A Folkin’ Catch Up

A trawl through the inbox reveals new music from Cosmo Sheldrake, The Jigsaw Jam, Jim Carter and Imelda Staunton as well as new from Open House Festival.

Over at Folk & Tumble Towers we all lead busy lives. We’ve been building websites, DJing, writing, travelling, changing jobs, watching endless hours of Scandinavian TV and sitting around wishing that Folk & Tumble Towers was a real place.

Of course while we’re living that sort of highlife, the music just keeps coming so here’s a quick look at some of what has almost passed us by in the last few weeks.

Way back in March we missed this delightful little video from Dublin five-piece The Jigsaw Jam. We know you’re all a cynical bunch but if this doesn’t raise even a little bit of a smile well then your insides are dead as David Moyes’ football managerial career.

Midlake announced a return to Northern Ireland’s fair shores for June with an appearance at Open House Festival. On the same festival bill you’ll get The Waterboys, Reverend Peyton’s Big Damn Band and a whole lot more. Oh, and because those Open House guys and girls are much too kind to us they’ve announced a secondary festival lineup in Bangor featuring the likes of Foy Vance and Steve Earle.

This is probably one of the most quintessentially ‘English’ videos we’ve ever seen with all that knitwear and foppish hair in the middle of a Buckinghamshire model village. Cosmo Sheldrake is a fairly cool customer, dropping this fairytale-esque tune over some lo-fi beats and blips. If no one has as yet combined folk and hip hop into some sort of flip flop then you may well be witnessing it before your very eyes. This is all very silly by Sheldrake’s own admission drawing heavily on the words and characters of Lewis Carroll amongst others but no one ever said a good song had to be serious all the time.

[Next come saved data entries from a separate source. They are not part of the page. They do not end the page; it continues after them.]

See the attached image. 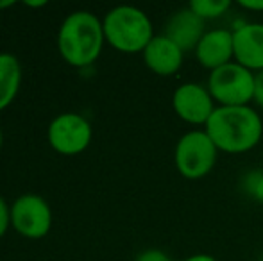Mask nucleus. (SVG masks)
Here are the masks:
<instances>
[{
	"mask_svg": "<svg viewBox=\"0 0 263 261\" xmlns=\"http://www.w3.org/2000/svg\"><path fill=\"white\" fill-rule=\"evenodd\" d=\"M204 131L218 150L243 154L261 142L263 120L249 106H218Z\"/></svg>",
	"mask_w": 263,
	"mask_h": 261,
	"instance_id": "obj_1",
	"label": "nucleus"
},
{
	"mask_svg": "<svg viewBox=\"0 0 263 261\" xmlns=\"http://www.w3.org/2000/svg\"><path fill=\"white\" fill-rule=\"evenodd\" d=\"M106 36L102 20L90 11H76L63 20L58 32V49L68 65L83 68L99 59Z\"/></svg>",
	"mask_w": 263,
	"mask_h": 261,
	"instance_id": "obj_2",
	"label": "nucleus"
},
{
	"mask_svg": "<svg viewBox=\"0 0 263 261\" xmlns=\"http://www.w3.org/2000/svg\"><path fill=\"white\" fill-rule=\"evenodd\" d=\"M102 27L106 42L125 54L143 52L154 38L151 18L133 6L113 7L102 20Z\"/></svg>",
	"mask_w": 263,
	"mask_h": 261,
	"instance_id": "obj_3",
	"label": "nucleus"
},
{
	"mask_svg": "<svg viewBox=\"0 0 263 261\" xmlns=\"http://www.w3.org/2000/svg\"><path fill=\"white\" fill-rule=\"evenodd\" d=\"M208 91L218 106H249L254 98V72L231 61L210 72Z\"/></svg>",
	"mask_w": 263,
	"mask_h": 261,
	"instance_id": "obj_4",
	"label": "nucleus"
},
{
	"mask_svg": "<svg viewBox=\"0 0 263 261\" xmlns=\"http://www.w3.org/2000/svg\"><path fill=\"white\" fill-rule=\"evenodd\" d=\"M218 149L206 131H190L177 142L174 161L176 168L184 179L197 181L213 170L217 163Z\"/></svg>",
	"mask_w": 263,
	"mask_h": 261,
	"instance_id": "obj_5",
	"label": "nucleus"
},
{
	"mask_svg": "<svg viewBox=\"0 0 263 261\" xmlns=\"http://www.w3.org/2000/svg\"><path fill=\"white\" fill-rule=\"evenodd\" d=\"M11 226L20 236L40 240L52 227V209L42 195L25 193L11 204Z\"/></svg>",
	"mask_w": 263,
	"mask_h": 261,
	"instance_id": "obj_6",
	"label": "nucleus"
},
{
	"mask_svg": "<svg viewBox=\"0 0 263 261\" xmlns=\"http://www.w3.org/2000/svg\"><path fill=\"white\" fill-rule=\"evenodd\" d=\"M93 131L83 115L77 113H61L47 129L49 145L63 156H77L90 147Z\"/></svg>",
	"mask_w": 263,
	"mask_h": 261,
	"instance_id": "obj_7",
	"label": "nucleus"
},
{
	"mask_svg": "<svg viewBox=\"0 0 263 261\" xmlns=\"http://www.w3.org/2000/svg\"><path fill=\"white\" fill-rule=\"evenodd\" d=\"M172 108L181 120L192 126H206L213 115V97L208 88L197 83L181 84L172 97Z\"/></svg>",
	"mask_w": 263,
	"mask_h": 261,
	"instance_id": "obj_8",
	"label": "nucleus"
},
{
	"mask_svg": "<svg viewBox=\"0 0 263 261\" xmlns=\"http://www.w3.org/2000/svg\"><path fill=\"white\" fill-rule=\"evenodd\" d=\"M195 57L210 72L235 61V42L233 32L228 29L208 31L195 49Z\"/></svg>",
	"mask_w": 263,
	"mask_h": 261,
	"instance_id": "obj_9",
	"label": "nucleus"
},
{
	"mask_svg": "<svg viewBox=\"0 0 263 261\" xmlns=\"http://www.w3.org/2000/svg\"><path fill=\"white\" fill-rule=\"evenodd\" d=\"M235 61L251 72L263 70V24H243L233 31Z\"/></svg>",
	"mask_w": 263,
	"mask_h": 261,
	"instance_id": "obj_10",
	"label": "nucleus"
},
{
	"mask_svg": "<svg viewBox=\"0 0 263 261\" xmlns=\"http://www.w3.org/2000/svg\"><path fill=\"white\" fill-rule=\"evenodd\" d=\"M204 34V20H201L190 7L172 14L165 29L166 38L172 39L183 52L197 49Z\"/></svg>",
	"mask_w": 263,
	"mask_h": 261,
	"instance_id": "obj_11",
	"label": "nucleus"
},
{
	"mask_svg": "<svg viewBox=\"0 0 263 261\" xmlns=\"http://www.w3.org/2000/svg\"><path fill=\"white\" fill-rule=\"evenodd\" d=\"M142 54L147 68L161 77L174 75L181 68V65H183V56H184L183 50L172 39L166 38L165 34L154 36Z\"/></svg>",
	"mask_w": 263,
	"mask_h": 261,
	"instance_id": "obj_12",
	"label": "nucleus"
},
{
	"mask_svg": "<svg viewBox=\"0 0 263 261\" xmlns=\"http://www.w3.org/2000/svg\"><path fill=\"white\" fill-rule=\"evenodd\" d=\"M22 84V65L16 56L0 52V111L11 106Z\"/></svg>",
	"mask_w": 263,
	"mask_h": 261,
	"instance_id": "obj_13",
	"label": "nucleus"
},
{
	"mask_svg": "<svg viewBox=\"0 0 263 261\" xmlns=\"http://www.w3.org/2000/svg\"><path fill=\"white\" fill-rule=\"evenodd\" d=\"M190 7L201 20H213V18H220L226 11L231 7L229 0H192Z\"/></svg>",
	"mask_w": 263,
	"mask_h": 261,
	"instance_id": "obj_14",
	"label": "nucleus"
},
{
	"mask_svg": "<svg viewBox=\"0 0 263 261\" xmlns=\"http://www.w3.org/2000/svg\"><path fill=\"white\" fill-rule=\"evenodd\" d=\"M247 192L263 204V172H256L247 177Z\"/></svg>",
	"mask_w": 263,
	"mask_h": 261,
	"instance_id": "obj_15",
	"label": "nucleus"
},
{
	"mask_svg": "<svg viewBox=\"0 0 263 261\" xmlns=\"http://www.w3.org/2000/svg\"><path fill=\"white\" fill-rule=\"evenodd\" d=\"M11 226V206L4 197H0V238L7 233Z\"/></svg>",
	"mask_w": 263,
	"mask_h": 261,
	"instance_id": "obj_16",
	"label": "nucleus"
},
{
	"mask_svg": "<svg viewBox=\"0 0 263 261\" xmlns=\"http://www.w3.org/2000/svg\"><path fill=\"white\" fill-rule=\"evenodd\" d=\"M135 261H172L168 254H165L163 251L158 249H149V251H143L136 256Z\"/></svg>",
	"mask_w": 263,
	"mask_h": 261,
	"instance_id": "obj_17",
	"label": "nucleus"
},
{
	"mask_svg": "<svg viewBox=\"0 0 263 261\" xmlns=\"http://www.w3.org/2000/svg\"><path fill=\"white\" fill-rule=\"evenodd\" d=\"M254 102L263 108V70L254 73Z\"/></svg>",
	"mask_w": 263,
	"mask_h": 261,
	"instance_id": "obj_18",
	"label": "nucleus"
},
{
	"mask_svg": "<svg viewBox=\"0 0 263 261\" xmlns=\"http://www.w3.org/2000/svg\"><path fill=\"white\" fill-rule=\"evenodd\" d=\"M238 4L247 11H261L263 13V0H240Z\"/></svg>",
	"mask_w": 263,
	"mask_h": 261,
	"instance_id": "obj_19",
	"label": "nucleus"
},
{
	"mask_svg": "<svg viewBox=\"0 0 263 261\" xmlns=\"http://www.w3.org/2000/svg\"><path fill=\"white\" fill-rule=\"evenodd\" d=\"M183 261H217V259L210 254H195V256H190V258H186Z\"/></svg>",
	"mask_w": 263,
	"mask_h": 261,
	"instance_id": "obj_20",
	"label": "nucleus"
},
{
	"mask_svg": "<svg viewBox=\"0 0 263 261\" xmlns=\"http://www.w3.org/2000/svg\"><path fill=\"white\" fill-rule=\"evenodd\" d=\"M24 6H27V7H43V6H47V2H24Z\"/></svg>",
	"mask_w": 263,
	"mask_h": 261,
	"instance_id": "obj_21",
	"label": "nucleus"
},
{
	"mask_svg": "<svg viewBox=\"0 0 263 261\" xmlns=\"http://www.w3.org/2000/svg\"><path fill=\"white\" fill-rule=\"evenodd\" d=\"M2 143H4V134H2V129H0V149H2Z\"/></svg>",
	"mask_w": 263,
	"mask_h": 261,
	"instance_id": "obj_22",
	"label": "nucleus"
}]
</instances>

And from the ridiculous to the sublime. The eclectic range of music we get sent at Folk & Tumble has probably never been more evident than in comparing the last two releases. ‘Centenary: Words and Music of the Great War’ is a reflective, thought provoking memoriam to mark 100 years since the outbreak of the First World War. Music by west-country folk outfit Show of Hands and poetry read by two of England’s finest actors Jim Carter and wife Imelda Staunton. Expert accompaniment beautifully played, two of my favourite poems and a reminder, if we needed one, of the horrors of war. Memorable stuff all round.